It’s been a while that I haven’t blogged, and my queue grows inversely proportional to the amount of time I have available for blogging, so let me do a short series of easy stuff, simply to take it off the list.
This is not about new features, crazy new tips and tricks or anything of the sort. It’s just a couple short lessons on performance and how to reduce your carbon footprint and make the planet last longer.
It’s about how to properly ask the database: are there any records there?
Out in the wild, you can find a bajillion instances of something like this:
IF SomeTable.COUNT > 0 THEN
Or a variation of it, that looks like this:
IF SomeTable.COUNT = 0 THEN
It amazes me again and again how often people just routinely write this. The logic is seemingly simple: if there are (no) records in the table then do something.
You see, the problem is that when you ask for COUNT, that’s exactly what you get.

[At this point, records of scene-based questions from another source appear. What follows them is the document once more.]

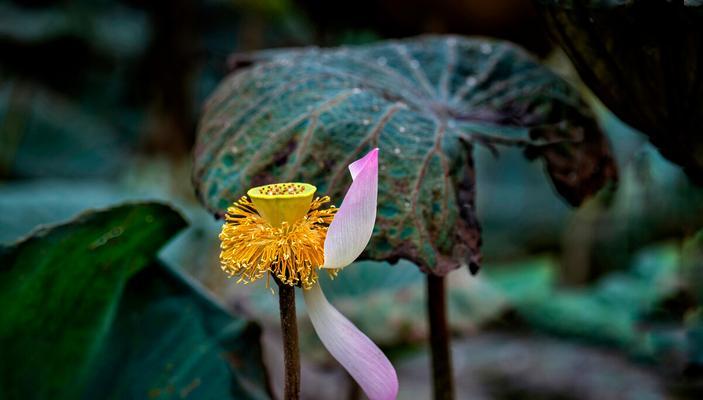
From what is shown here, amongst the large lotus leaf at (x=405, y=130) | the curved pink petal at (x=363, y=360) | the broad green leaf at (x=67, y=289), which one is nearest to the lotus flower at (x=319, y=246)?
the curved pink petal at (x=363, y=360)

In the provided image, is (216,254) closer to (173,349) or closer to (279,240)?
(173,349)

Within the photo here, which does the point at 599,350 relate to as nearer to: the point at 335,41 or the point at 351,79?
the point at 335,41

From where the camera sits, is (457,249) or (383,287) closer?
(457,249)

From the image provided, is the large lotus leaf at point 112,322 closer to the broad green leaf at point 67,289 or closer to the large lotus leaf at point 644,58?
the broad green leaf at point 67,289

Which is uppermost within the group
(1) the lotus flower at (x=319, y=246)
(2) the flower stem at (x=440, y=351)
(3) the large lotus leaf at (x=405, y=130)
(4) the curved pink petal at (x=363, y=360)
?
(3) the large lotus leaf at (x=405, y=130)

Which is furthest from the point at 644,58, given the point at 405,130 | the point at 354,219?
the point at 354,219

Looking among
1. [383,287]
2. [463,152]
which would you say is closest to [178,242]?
[383,287]

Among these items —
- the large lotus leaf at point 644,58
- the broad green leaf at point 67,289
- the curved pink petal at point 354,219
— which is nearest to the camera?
the curved pink petal at point 354,219

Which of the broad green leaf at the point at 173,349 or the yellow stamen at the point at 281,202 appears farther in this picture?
the broad green leaf at the point at 173,349
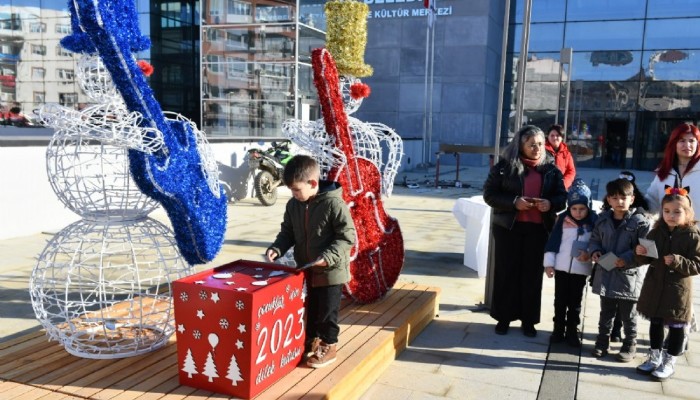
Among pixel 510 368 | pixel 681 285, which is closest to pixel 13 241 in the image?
pixel 510 368

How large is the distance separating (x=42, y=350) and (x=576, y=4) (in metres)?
21.2

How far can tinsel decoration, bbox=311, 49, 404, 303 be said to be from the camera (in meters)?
3.80

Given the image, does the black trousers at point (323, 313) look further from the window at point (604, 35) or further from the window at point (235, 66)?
the window at point (604, 35)

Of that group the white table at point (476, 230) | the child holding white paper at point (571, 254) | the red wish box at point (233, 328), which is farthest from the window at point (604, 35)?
the red wish box at point (233, 328)

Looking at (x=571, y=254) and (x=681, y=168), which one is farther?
(x=681, y=168)

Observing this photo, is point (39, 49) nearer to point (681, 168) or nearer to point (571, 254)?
point (571, 254)

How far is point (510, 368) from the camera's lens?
3.58m

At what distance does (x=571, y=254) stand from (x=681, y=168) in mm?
964

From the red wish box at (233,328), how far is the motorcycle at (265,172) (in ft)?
24.8

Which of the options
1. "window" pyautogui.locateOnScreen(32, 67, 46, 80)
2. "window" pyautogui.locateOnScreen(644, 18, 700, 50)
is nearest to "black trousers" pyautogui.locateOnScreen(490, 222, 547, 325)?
"window" pyautogui.locateOnScreen(32, 67, 46, 80)

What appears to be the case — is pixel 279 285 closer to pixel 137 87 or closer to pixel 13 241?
pixel 137 87

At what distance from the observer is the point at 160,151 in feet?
9.24

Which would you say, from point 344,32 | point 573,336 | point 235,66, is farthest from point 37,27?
point 573,336

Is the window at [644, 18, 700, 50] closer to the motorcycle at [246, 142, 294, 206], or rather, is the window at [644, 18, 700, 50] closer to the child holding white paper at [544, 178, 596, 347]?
the motorcycle at [246, 142, 294, 206]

To give you the count, SQL Server has to go down into the database and perform the actual counting of rows, typically by doing either a table scan or an index scan.
A scan involves at minimum physically accessing each record in its storage (but not necessarily reading its content). You can imagine that it can take a long time to process it.
This is what COUNT looks like to SQL:
SELECT COUNT(*) FROM …
How fast SQL Server will be at processing COUNT depends on a number of variables. Number of records, presence (or absence) of a matching index, index distribution, index fragmentation, logical order fragmentation, page density fragmentation, are a few of variables that can influence how fast SQL Server can physically perform the operation on the data storage level. Then there are hardware constraints, such as memory available to SQL Server or amount of storage memory, that can influence whether the data will be actually read from the disk or from memory. Then there are behavioral factors, like how busy the table is, and how much concurrency there is on it.
All in all, whenever you ask for COUNT, you make SQL Server (and quite possibly your users, too) hate you. I’ve personally seen instances where COUNT ran for over a minute.
Now, you may instinctively think that you can improve the speed of COUNT if you apply some filters. This is only true if you have an efficient index (which probably comes with performance penalties elsewhere). However, if you apply filters and SQL Server cannot (or decides not to) use an index, not only SQL Server will have to access each row, it will also have to retrieve it in its entirety. This can slow everything down by an order of magnitude. Bummer.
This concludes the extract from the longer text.